"..A FUNNY THING HAPPENED ON THE WAY TO THE OUTCROP."
I appear before you again, this time to point out yet another consequence of the geologists' "lowly" status in the academic pecking order. Though not nearly as serious as the attribute mentioned above, it is nonetheless a fact that geologists are an informal lot. Perhaps this is so because in our field work as students and faculty we mix socially, sleep fitfully, drink carelessly, eat horribly, and dress, er -- dirtily. This informality presents itself in all geological venues, from oil companies to university departments (save those departments that have eschewed field work and rank their esteem in proportion to the square of the number of volts it takes to run their lab instruments, divided by the distance to the coffee pot). A natural spinoff of this informality is a sense of social congeniality and good-natured humor that permeates those same venues(except perhaps in those departments mentioned above).

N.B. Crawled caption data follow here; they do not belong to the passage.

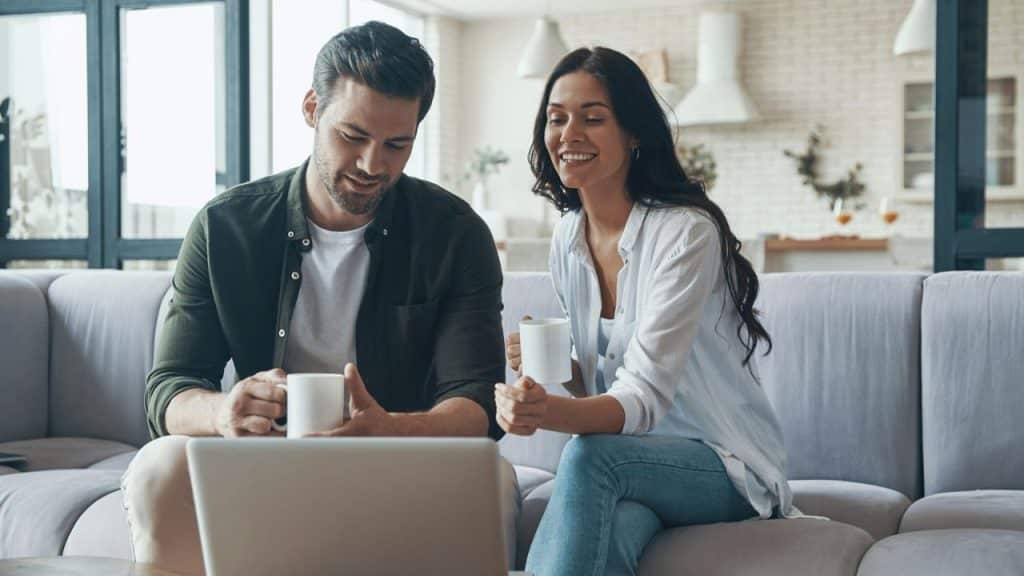 Couple looking down at a laptop while holding coffee mugs on a gray couch.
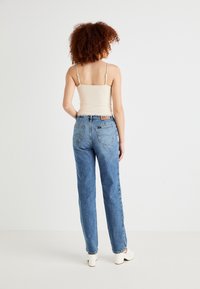 Lichtblauwe high-waisted jeans met een rechte pijp en subtiele vervaging, gecombineerd met een beige tanktop en witte block-heeled schoenen.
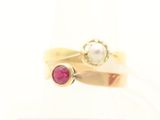 un gros plan d'une bague en or sertie d'une perle et d'un rubis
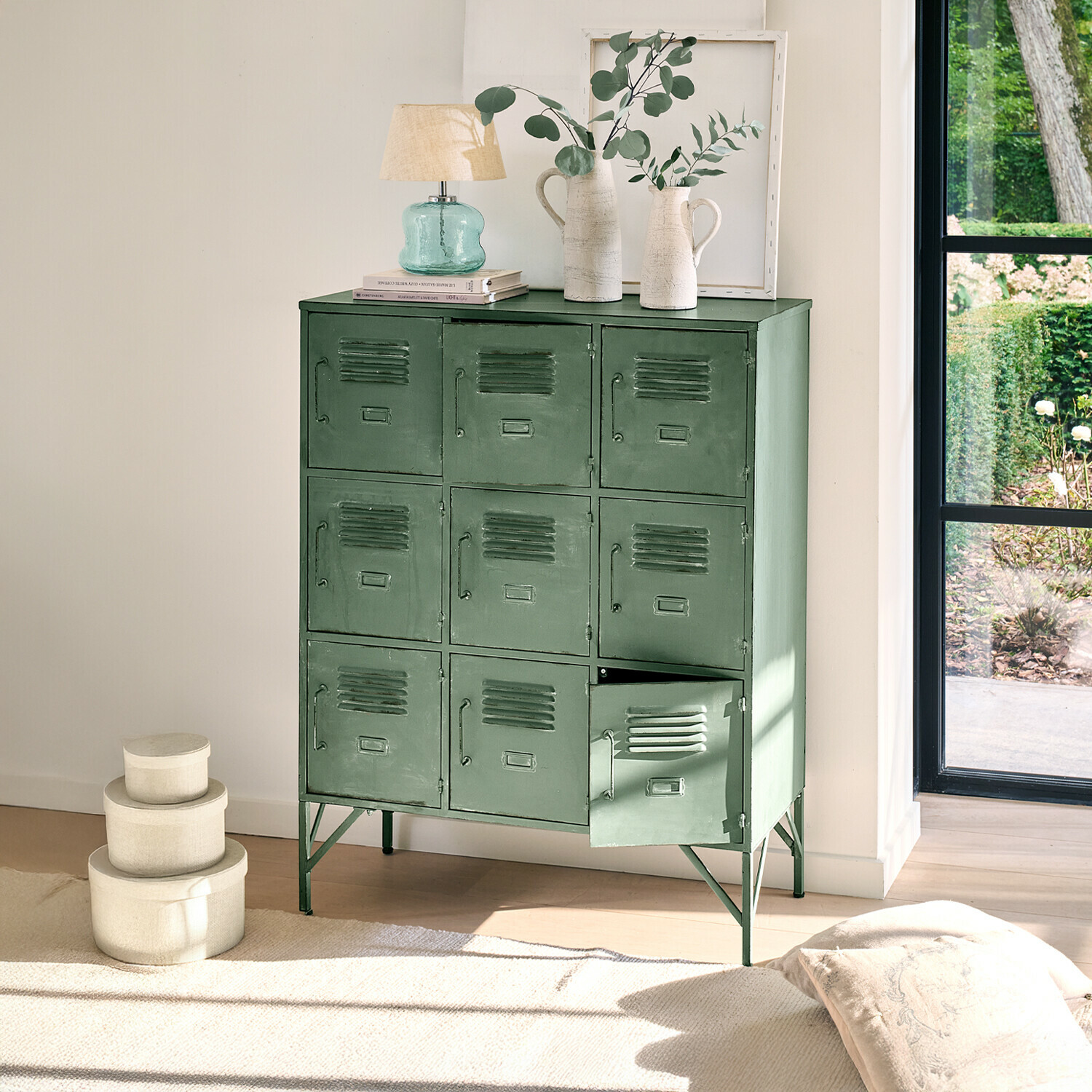 Kastje Urillac Groene metalen kast met negen deuren en decoraties bovenop in lichte kamer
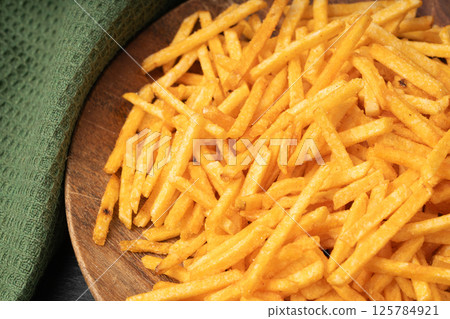 Fried chips sticks, finger potato chips, golden shoestring fries pile, French fries 125784921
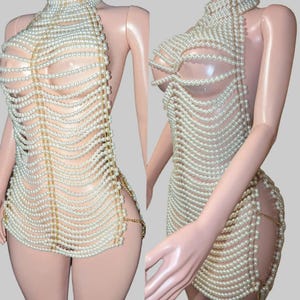 以下が含まれることがあります： ハイネックとオープンサイドのパールビーズドレス。ドレスは、多数の白い真珠のストランドと、金色のチェーンアクセントでできています。「DAINTY」と「LUXE」の文字が画像の下部にあります。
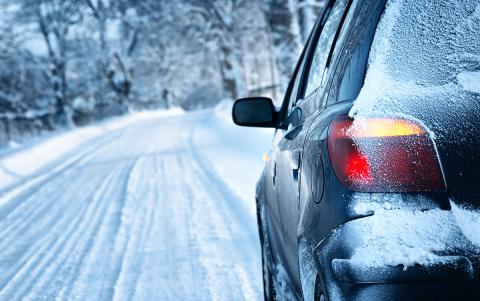 Car on snowy road with rear lights glowing.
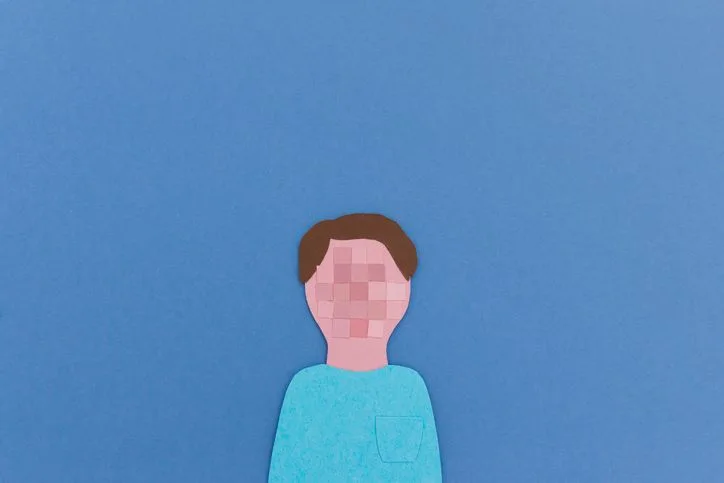 Person with pixeled face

I see it as my duty this day, then, to present to you true and honest examples of humorous events gleaned from my own checkered past. No holds will be barred. Names will be named. Except maybe for the Geology 1 student at UMass whose paper I graded as a TA back in 1959, who defind a fossil as, "..an orgasm preserved in rock." I have forgotten her name, but I do remember giving her extra credit for her answer. I always was a pussycat.